A small addition: why do I need to call Dispose ?
Another feature of
foreach loop implementation is that it calls the
Dispose method of the iterator. Below is a simplified version of the code generated by the compiler when iterating through the
list variable in a
foreach loop :
{ var enumerator = list.GetEnumerator(); try { while(enumerator.MoveNext()) { int current = enumerator.Current; Console.WriteLine(current); } } finally { enumerator.Dispose(); } }
There may be a reasonable question about where the iterator can have managed resources? Well, yes, when sorting a collection in memory, it’s really not from where, but you shouldn’t forget that enumerators in C # can be used not only as iterators for collections in memory; No one bothers us to make an iterator that returns the contents of the file line by line:
public static class FileEx { public static IEnumerable<string> ReadByLine(string path) { if (path == null) throw new ArgumentNullException("path"); return ReadByLineImpl(path); } private static IEnumerable<string> ReadByLineImpl(string path) { using (var sr = new StreamReader(path)) { string s; while ((s = sr.ReadLine()) != null) yield return s; } } } foreach(var line in FileEx.ReadByLine("D:\\1.txt")) { Console.WriteLine(line); }
So, we have the
ReadByLine method in which we open the file, which is definitely a resource and closes ... when? Obviously not every time the control leaves the
ReadByLineImpl method, because then I will close it as many times as there are lines in this file.
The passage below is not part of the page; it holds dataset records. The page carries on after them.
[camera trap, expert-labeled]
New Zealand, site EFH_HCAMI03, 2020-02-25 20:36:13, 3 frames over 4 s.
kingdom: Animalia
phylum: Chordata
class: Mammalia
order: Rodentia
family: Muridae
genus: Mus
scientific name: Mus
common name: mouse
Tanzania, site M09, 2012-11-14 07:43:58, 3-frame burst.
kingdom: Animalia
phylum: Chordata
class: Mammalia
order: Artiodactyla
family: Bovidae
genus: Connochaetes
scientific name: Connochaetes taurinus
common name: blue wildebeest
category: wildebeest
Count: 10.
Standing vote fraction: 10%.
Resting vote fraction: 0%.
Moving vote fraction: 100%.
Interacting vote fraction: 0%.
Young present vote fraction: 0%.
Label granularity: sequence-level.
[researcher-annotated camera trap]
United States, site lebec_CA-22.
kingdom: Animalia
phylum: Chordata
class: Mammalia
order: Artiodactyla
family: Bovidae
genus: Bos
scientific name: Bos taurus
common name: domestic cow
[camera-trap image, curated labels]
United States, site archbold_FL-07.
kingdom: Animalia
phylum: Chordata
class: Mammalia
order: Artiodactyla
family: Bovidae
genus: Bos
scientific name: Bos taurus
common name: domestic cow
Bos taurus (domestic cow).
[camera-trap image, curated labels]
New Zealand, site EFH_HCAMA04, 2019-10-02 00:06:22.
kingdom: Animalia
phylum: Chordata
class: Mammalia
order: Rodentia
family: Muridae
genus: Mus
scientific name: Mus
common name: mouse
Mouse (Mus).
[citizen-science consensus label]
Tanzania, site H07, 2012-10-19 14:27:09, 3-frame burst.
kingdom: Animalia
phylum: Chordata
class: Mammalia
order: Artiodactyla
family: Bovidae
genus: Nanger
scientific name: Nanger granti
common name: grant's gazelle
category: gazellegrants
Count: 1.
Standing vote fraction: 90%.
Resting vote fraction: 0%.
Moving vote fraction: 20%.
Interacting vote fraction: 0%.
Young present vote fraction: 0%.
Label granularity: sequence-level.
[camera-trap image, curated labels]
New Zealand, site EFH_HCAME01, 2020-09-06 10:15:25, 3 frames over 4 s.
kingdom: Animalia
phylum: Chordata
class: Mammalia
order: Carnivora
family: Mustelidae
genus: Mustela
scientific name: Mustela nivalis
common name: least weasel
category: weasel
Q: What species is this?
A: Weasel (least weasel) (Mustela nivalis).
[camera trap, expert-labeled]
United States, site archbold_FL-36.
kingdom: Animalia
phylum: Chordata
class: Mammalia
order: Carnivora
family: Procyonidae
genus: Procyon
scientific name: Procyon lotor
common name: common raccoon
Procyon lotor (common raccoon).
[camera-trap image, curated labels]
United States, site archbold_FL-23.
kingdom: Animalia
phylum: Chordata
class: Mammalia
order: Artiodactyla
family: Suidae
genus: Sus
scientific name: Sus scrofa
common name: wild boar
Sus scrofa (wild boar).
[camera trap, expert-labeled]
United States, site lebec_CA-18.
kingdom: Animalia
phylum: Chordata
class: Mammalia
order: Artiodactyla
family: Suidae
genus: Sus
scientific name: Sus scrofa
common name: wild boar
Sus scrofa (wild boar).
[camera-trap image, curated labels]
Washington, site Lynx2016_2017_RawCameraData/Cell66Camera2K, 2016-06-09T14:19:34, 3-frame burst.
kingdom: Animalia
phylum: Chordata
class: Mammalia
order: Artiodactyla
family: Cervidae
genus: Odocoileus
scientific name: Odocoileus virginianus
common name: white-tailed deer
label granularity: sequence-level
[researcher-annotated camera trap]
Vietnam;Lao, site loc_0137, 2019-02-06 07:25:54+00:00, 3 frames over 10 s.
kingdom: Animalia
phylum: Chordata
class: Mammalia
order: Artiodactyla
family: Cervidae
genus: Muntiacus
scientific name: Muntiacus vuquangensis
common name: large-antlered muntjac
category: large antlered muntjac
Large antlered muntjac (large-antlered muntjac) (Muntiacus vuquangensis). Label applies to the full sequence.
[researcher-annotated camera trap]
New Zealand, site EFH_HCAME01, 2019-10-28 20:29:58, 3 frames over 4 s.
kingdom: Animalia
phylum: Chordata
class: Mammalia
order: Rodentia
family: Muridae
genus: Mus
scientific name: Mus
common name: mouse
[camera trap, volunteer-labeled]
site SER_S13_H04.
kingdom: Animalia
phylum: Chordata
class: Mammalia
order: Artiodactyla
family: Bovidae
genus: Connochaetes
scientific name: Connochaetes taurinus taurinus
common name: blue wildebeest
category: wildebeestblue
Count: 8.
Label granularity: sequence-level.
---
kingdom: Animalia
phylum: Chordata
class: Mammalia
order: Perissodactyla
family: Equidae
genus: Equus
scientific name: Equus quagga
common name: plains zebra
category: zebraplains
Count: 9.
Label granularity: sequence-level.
In fact, the file will be closed once, just when you call the
Dispose method of the iterator, which occurs in the
finally block of the
foreach loop . This is one of those rare cases on the .NET platform, where the
finally block is not automatically called, but called exclusively by handles. So if you suddenly iterate over a certain sequence manually, you should not forget that the iterator can still contain resources, and it would be very nice to clear them with the help of an explicit call to the
Dispose method of the iterator.
NOTEYou can read more about iterators in C # in the article ...
Iterators in C #.ZY And who can immediately answer this question: why do I need two methods
ReadByLine and
ReadByLineImpl , why don't I use only one method?
ZYY.Y. By the way, the
foreach block is not the only example of duck typing in C #, and how many more examples can you remember?